Fotos: Herbert Birkle

Bericht im Ettenheimer Stadtanzeiger

 Volksmusik  mit Begeisterung und Herzblut

Hans und seine Herzblutmusikanten boten tollen zweiten Teil des Konzertabends des Harmonikaspielrings

Ettenheim. Ein doppeltes Konzerterlebnis bot der Harmonikaspielring am vergangenen Samstag in der Stadthalle. Zuerst die wunderbaren Melodien des Schüler-Ensembles und des Akkordeonorchesters Ettenheim/Ohlsbach und danach den volkstümlichen Auftritt von „Hans und seinen Herzblutmusikanten“ mit vielen Solis und besonders bekannten Stücken, die immer wieder neuen Beifall, mitklatschen und Begeisterung im Saal erzeugten.

„Akkordeon trifft Blech“ war das Motto des Abends, und,  im zweiten Teil, zeigte das „Blech“ in Form der Herzblutmusikanten, wie es gelingt auch als „Zweite“ nochmals die ganze Aufmerksamkeit des Publikums zu wecken, ohne müde zu werden. Ganz klar, hier waren die beliebtesten Stücke auf das Programm gesetzt worden, eine richtige Werbung für die Volksmusik, die viel Freude machte. Dazu gehörte auch die Präsentation einer musikalischen Vielfalt, insbesondere auch mit einer großen Zahl an Solis, die immer wieder neu begeisterte. Hans Burg bot mit seinen Musikern ein breites Spektrum, mit einer Spielfreude, die von Anfang an auf das Publikum übersprang, das sich  am Ende immer neue Zugaben erklatschte.
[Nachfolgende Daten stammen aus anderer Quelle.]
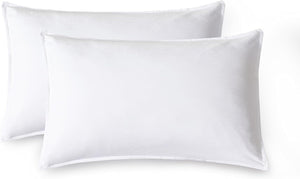 Vintage Washed Microfibre Standard Pillowcases - Set of 2 Luxurious Standard Pillow Covers - White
Auftakt mit „Pfeffer und Salz“  von Ernst Mosch und Franz Bleyer, hier mit Edmund Beck und Thomas Muszer am Akkordeon als Solisten. Ein besonderer Genuss war „Baker Street“, arrangiert von Wolfgang Schaudt, mit Solis von Beate Weber, Flöte, und Wolfgang Schaudt, EsAlt-Saxofon. Natürlich, fast  Motto für die Besucher  des Abends, „All of me“, „alles für mich“ ebenfalls mit besonderen Solis – die den ganzen Abend bei allen Darbietungen genussreich zu hören waren – hier mit Nicolas Ette, Bariton, Beate Weber, Flöte, und Wolfgang Schaudt am Keyboard.
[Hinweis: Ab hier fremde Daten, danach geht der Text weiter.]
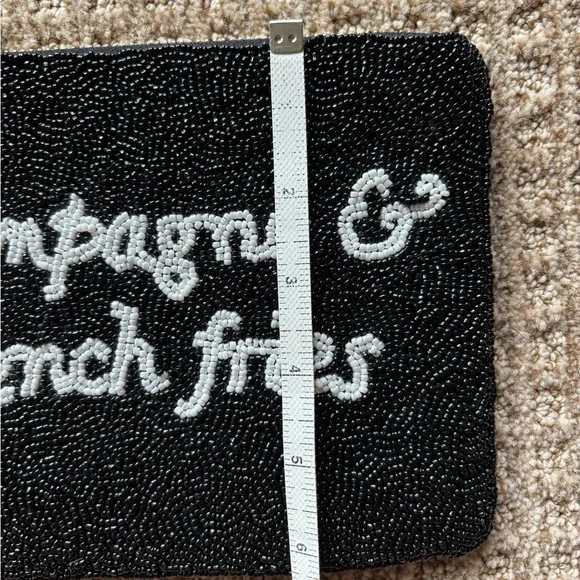 Kate Spade x Target Champagne & French Fries Beaded Clutch - Picture 6 of 6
Wer kommt nicht in besondere Stimmung, wenn der „Czárdás“ gespielt wird, wie hier am Samstagabend, und dazu Marie Wiedwald perfekt die „erste“ Geige so gut spielte, dass sie ihr Solo ein zweites Mal darbot – sehr zur Freude des Publikums darbot, mit sehr viel anerkenndem Beifall belohnt. Wolfgang Weber als Moderator bot zwischen den einzelnen Stücken sowohl Infos als auch flotte kleine Geschichten, die den Auftritt der „Herzblutmusikanten“ wie im Fluge vorübergehen ließ und gleichzeitig die Lust auf noch mehr, das später auch gegeben wurde, weckte. „James Last Golden Hits“ und die Bravourpolka „Zwei wie wir“ waren der erfolgreiche Auftakt zum letzten Programmpunkt der Polka mit Gesang  „Traum einer Marketenderin“ bei der Petra Nolte und Dieter Schmid mit ihrem Gesang der Darbietung eine besondere Krone aufsetzten.
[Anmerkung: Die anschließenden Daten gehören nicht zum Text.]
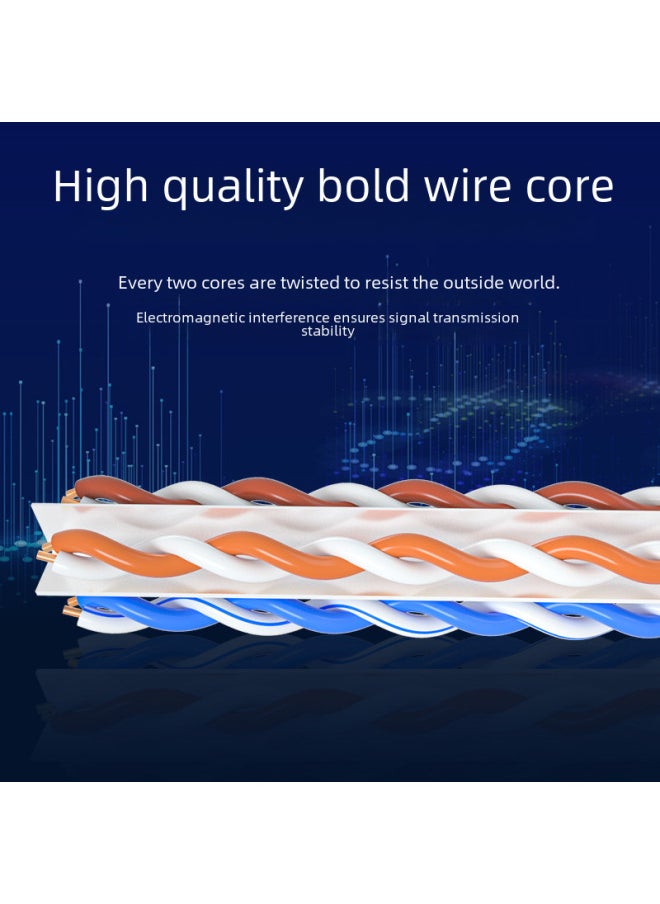 Generic Finished Network Cable Jumper Router Cat 6 Category 6 1 Meter Gigabit Network Cable RJ45 Computer High-speed Broadband Network Cable-Color:Category Six Blue-Line Length:1.5 M  - Image 5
Eigentlich war nun das Programm zu Ende. Aber wohl wissend, dass das Publikum gerne noch mehr hören will, war dies schon angekündigt….und weitere bekannte Titel aus dem Repertoire von „Hans und seinen Herzblutmusikanten“ wurden die Darbietungen fortgesetzt „ so lange Sie Lust dazu haben“, wie Wolfgang Weber ankündigte und schließlich zum voroffiziellen Ende des offiziellen Programms noch mit einem Sologesang zusammen mit Beate Weber stürmischen Beifall erhielt.

Es war ein wunderbarer Konzertabend, „Akkordeon trifft Blech“ bei dem sowohl Akkordeon und Blech auf ihre Weise das Publikum perfekt unterhielten, ein stimmungsvoller Abend für alle, die „handgemachte“ Musik in all ihren Facetten erleben konnten – viel Freude daran hatten und sicher das nächste Mal wieder dabei sein werden, wenn sich die Gelegenheit gibt. Sei es bei Akkordeon – oder bei Blech.